Tests the warfighters went through included a training-lane criterion measure which provided a performance-based measure of visual IED detection skill. It comprised three factors: physical environment, targets and emplacement locations. Another was DARWARS Ambush, a virtual-reality game-based system that measured the ability to visually detect IEDs on a simulated route-clearance mission.
Vigilance performance was also studied using a computer-based assessment. Also included were Peer- rating tests that Murphy said are used by Fortune 500 companies to determine who should go where in a company structure.
Paper-and-pencil tests measured knowledge, skills and abilities that could be related to IED detection. They covered detection of hidden objects, abstract reasoning skills, knowledge of the IED threat and also personal and military background.

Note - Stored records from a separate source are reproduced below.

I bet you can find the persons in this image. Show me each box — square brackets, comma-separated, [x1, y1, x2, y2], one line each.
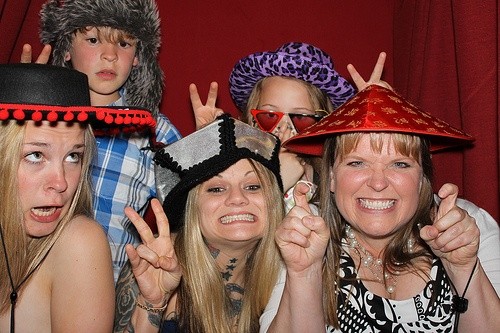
[258, 84, 500, 333]
[112, 112, 285, 333]
[0, 62, 156, 333]
[20, 1, 225, 287]
[227, 42, 394, 213]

"We're not just looking for an ability in someone, we're looking for differences between people because that's how we identify the ones who are going to be best at this task," said Murphy. "Most Soldiers have vision that has been corrected, but there are some people who can see above and beyond that. I'm not going to know what 'above and beyond' is unless I know how everyone else performs."

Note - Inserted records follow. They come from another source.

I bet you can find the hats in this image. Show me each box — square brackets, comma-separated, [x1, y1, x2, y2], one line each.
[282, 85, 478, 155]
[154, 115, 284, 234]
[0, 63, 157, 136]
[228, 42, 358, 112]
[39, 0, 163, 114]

Murphy added that aside from having strong vision, there are skills the researchers were looking at which are inherent in Soldiers who can spot IEDs -- certain cognitive capacity characteristics, working memory spatial representations Soldiers keep in their brains. These are things the researchers can measure, but they can't train.
"Some of the things we're looking at are skills that actually can be trained," Murphy said. "Things like the ability to pay attention for a long period of time. We can train vigilance, that's something research has show we can actually do to improve performance."
What the team found is that Soldiers who are sensitive to various subtleties often are the same folks who go down the same route every day - such as in a convoy -- are able to see and sense that something is missing or is new that was or wasn't there the day before.
"These are people who notice extraordinary subtle changes in the environment," Murphy explained. "They can recognize the tread marks of their vehicles and they can see where another vehicle has gone over and down the road that's not theirs.
"The one thing that you'll find is that the good route-clearance guys understand this and they'll set themselves up so they can notice changes," she said. "In their minds, they'll proactively clear the area. It's called desanitization, which is where they are able to get rid of all the trash, all the garbage, all the foliage, virtually everything along the side of the road and in the process they minimize IED hiding places. They're able to segregate items from the background."
Presently the research team is compiling its data and will file the results and recommendations to JIEDDO headquarters in the next month.
"What will happen if this all gets implemented is that the folks who have the most potential to be successful at IED detection will get extensively trained, then strategically placed so they can do the most good," Murphy said.
"Now that we've identified the critical skills, such as vigilance, the question will be how do we train so that everybody improves in the detection process," she said. "That will maximize our capability to detect and that will be a great weapon that insurgents can't stop."